The White Rose Resistance: The Anti-Nazi Freedom Fighters Within The Nazi Party
By | February 14, 2020
The White Rose Resistance was made up of young Germans
The White Rose Resistance movement was only active from 1942–1943, but in that time, the group of young Germans fought back against the Nazis with their words. Refusing to be silent, they spread their convictions through secret meetings and more than 15,000 pamphlets, leaving a lasting mark on German society.
During World War II, the Nazi party did everything they could to essentially enlist the entire country of Germany into their fight. Those who were too old or feeble to join the military were told to keep their ears to the ground for dissent, and young people were enlisted in the Hitler Youth. The core members of the White Rose (Hans Scholl and his sister, Sophie, and their friends Christoph Probst, Alexander Schmorell, and Willi Graf) were members of Hitler Youth and the Union of German Girls, both organizations that spread Nazi ideologies to young people. As these young people came to understand what the Nazis were actually doing, however, they grew disillusioned and sought a way to counteract all the evil that the group was doing.

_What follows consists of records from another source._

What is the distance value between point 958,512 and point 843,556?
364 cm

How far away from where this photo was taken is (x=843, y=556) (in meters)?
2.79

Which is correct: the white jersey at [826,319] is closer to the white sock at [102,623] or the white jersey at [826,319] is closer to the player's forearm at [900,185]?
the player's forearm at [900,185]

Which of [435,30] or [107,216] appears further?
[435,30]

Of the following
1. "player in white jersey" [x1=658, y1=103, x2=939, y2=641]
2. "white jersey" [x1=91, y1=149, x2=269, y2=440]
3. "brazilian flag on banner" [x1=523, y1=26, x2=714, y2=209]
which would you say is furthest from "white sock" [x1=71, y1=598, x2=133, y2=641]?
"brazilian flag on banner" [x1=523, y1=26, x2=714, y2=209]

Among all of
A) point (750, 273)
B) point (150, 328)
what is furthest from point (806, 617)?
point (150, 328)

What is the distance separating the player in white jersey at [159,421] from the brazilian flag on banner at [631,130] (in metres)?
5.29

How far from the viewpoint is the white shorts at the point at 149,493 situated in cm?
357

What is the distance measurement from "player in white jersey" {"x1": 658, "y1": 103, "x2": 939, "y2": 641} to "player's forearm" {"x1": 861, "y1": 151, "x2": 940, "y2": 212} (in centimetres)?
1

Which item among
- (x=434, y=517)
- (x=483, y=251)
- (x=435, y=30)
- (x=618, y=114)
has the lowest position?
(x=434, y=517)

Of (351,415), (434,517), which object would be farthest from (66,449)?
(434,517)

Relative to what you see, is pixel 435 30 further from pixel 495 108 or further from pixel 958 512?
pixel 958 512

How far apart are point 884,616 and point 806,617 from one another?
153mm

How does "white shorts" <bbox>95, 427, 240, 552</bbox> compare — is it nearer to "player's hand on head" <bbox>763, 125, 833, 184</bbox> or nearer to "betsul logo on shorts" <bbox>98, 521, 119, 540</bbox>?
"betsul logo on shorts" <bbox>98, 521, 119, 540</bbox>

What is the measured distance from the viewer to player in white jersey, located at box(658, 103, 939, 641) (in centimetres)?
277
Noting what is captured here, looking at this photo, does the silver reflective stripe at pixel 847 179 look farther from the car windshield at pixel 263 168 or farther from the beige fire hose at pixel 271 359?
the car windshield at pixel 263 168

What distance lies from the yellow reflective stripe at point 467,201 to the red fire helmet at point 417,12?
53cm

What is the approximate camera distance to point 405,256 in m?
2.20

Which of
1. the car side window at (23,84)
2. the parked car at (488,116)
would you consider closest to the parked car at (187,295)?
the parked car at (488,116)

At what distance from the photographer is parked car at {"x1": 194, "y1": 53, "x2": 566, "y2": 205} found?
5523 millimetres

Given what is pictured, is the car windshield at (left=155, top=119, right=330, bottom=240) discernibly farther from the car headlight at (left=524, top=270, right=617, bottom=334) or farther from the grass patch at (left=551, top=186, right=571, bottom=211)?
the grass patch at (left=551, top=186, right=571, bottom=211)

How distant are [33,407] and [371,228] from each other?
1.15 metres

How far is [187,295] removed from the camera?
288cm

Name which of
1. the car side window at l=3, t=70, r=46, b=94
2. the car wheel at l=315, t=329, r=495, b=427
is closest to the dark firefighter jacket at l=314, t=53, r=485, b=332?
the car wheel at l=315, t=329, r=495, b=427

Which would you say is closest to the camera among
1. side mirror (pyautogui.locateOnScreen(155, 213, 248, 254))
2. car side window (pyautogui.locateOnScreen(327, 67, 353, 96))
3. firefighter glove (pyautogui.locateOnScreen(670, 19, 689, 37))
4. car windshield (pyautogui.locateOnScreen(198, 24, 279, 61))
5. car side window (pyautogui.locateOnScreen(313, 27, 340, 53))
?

No one knows where the name "White Rose" came from
As cool as the name White Rose Resistance is, there's no definitive answer to the question of where it came from. It's likely that Hans Scholl was inspired by the poem of the same name by German poet Clemens Brentano. He may have also taken the name from Cuban poet Jose Marti, who wrote the line "Cultivo una rosa blanca" ("I grow a white rose"), or the German novel Die Weiße Rose (The White Rose). After his arrest, Scholl told his Nazi interrogators that the name was chosen at random, but historians believe that Scholl was trying to obscure its literary significance to lead them away from Josef Söhngen, an anti-Nazi bookseller who gave White Rose members their meeting place.